BEING REAL IS AUTHENTICALLY ACKNOWLEDGING CIRCUMSTANCES- BAD OR BLISSFUL- AS AN OPPORTUNITY TO SEE GOD MOVE, not an excuse for griping.

Caleb was right, as he so often is. Maybe our time left as a family of two is an opportunity for God to spark dreams into motion in our lives, to deepen our marriage, or at the very least to get 8 hours of sleep a night. Hallelujah. Maybe our church closing down opened the door for new friendships to form, friendships that might last a lifetime. So I'm trying to embrace that. I'm trying to let that be my reality. Let's keep the conversation "real." Be authentic and vulnerable, speak out against injustice, ask for prayer and breakthrough, but let's keep the reality in line with Jesus. 

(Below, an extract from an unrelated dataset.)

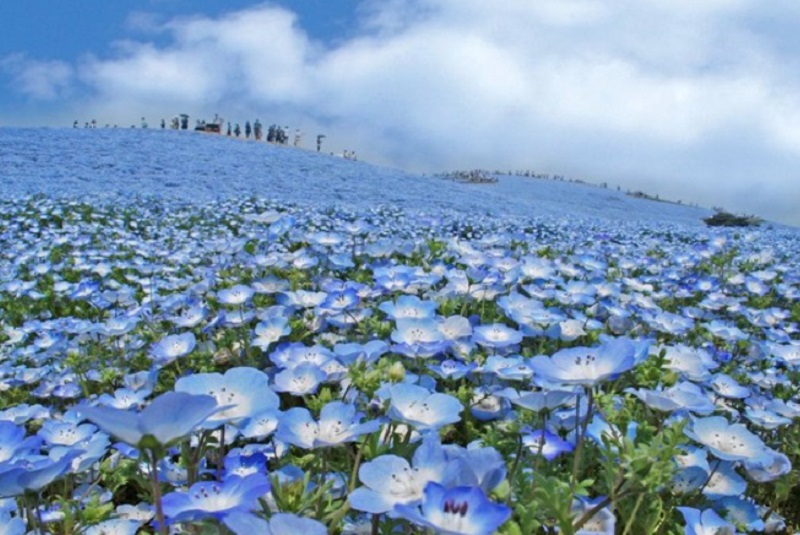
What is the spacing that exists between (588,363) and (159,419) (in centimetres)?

Some people will call this a naive outlook. They might say I'm hushing up hardship with religion, or that I am over-spiritualizing what should be practical. All I have to offer is my experience, and I have seen, with my own eyes, God heal the sick. In my life, God has financially and otherwise provided for me faithfully. I have been abused, abandoned, and felt the sting of death; but I have also felt the love of God, the goodness in His creation, and I have faith that the God I've encountered will work all things together for good.

However, it's not for me to push it on you. I'm sharing my personal experience, my reality, and offering it as an opportunity for you to digest. The bottom line is  Life is too short to always to be waiting for the hammer to drop. No matter what you believe, you often find what you're looking for. If you've been trained to expect the worst, you'll probably find it. But if we train ourselves to look for opportunity, even in the painful seasons, I bet we'll find them. Let's shift the focus from fear to faith, from lack to opportunity.